- [Action item]:
Each line from the one that includes "order: Artiodactyla" to the last line of the data below should be set down exactly; no other lines are wanted.

[Stored dataset items]
· · · ·

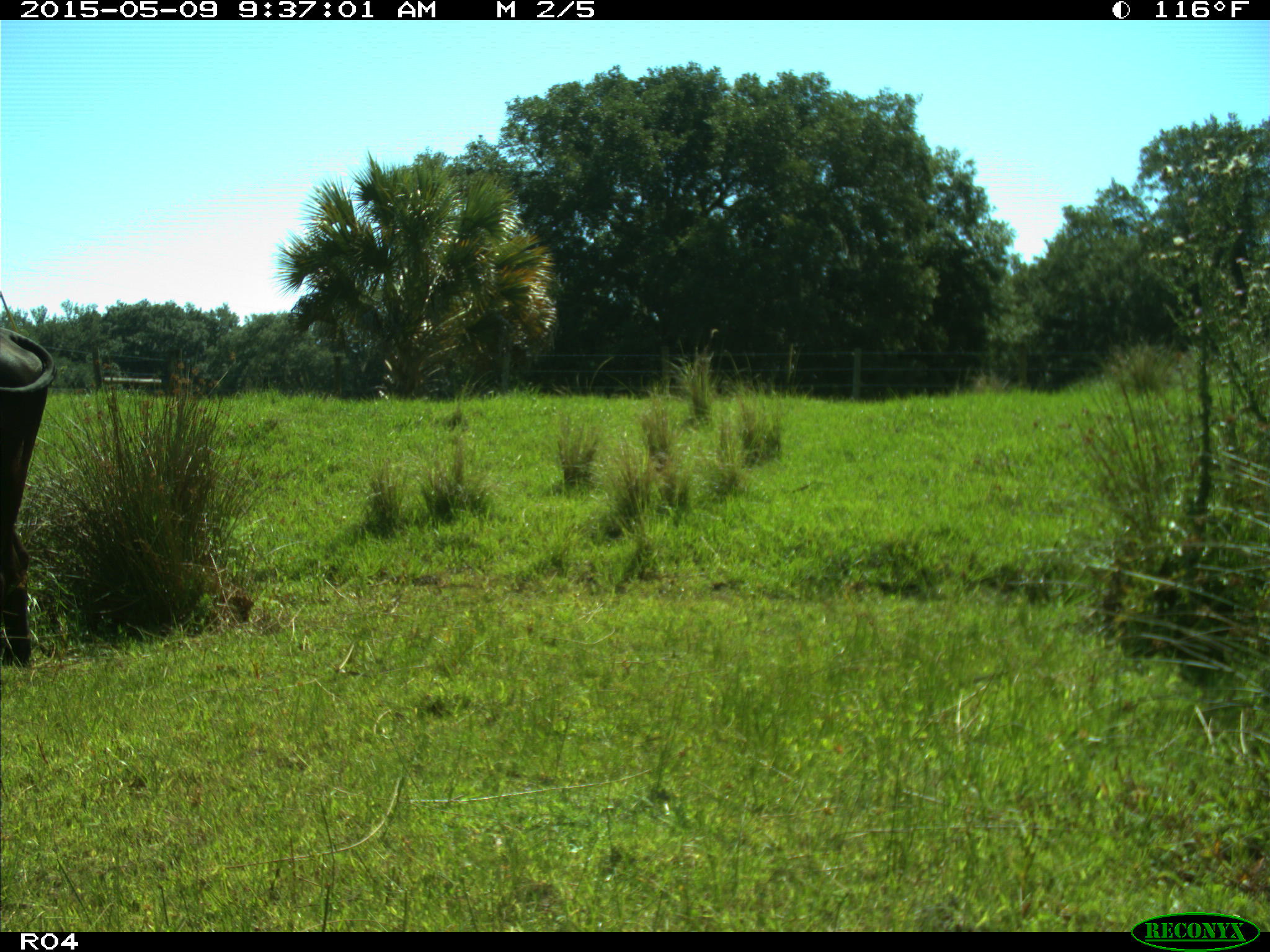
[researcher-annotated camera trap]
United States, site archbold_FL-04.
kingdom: Animalia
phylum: Chordata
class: Mammalia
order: Artiodactyla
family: Bovidae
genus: Bos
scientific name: Bos taurus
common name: domestic cow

· · · ·

- [Reply]:
order: Artiodactyla
family: Bovidae
genus: Bos
scientific name: Bos taurus
common name: domestic cow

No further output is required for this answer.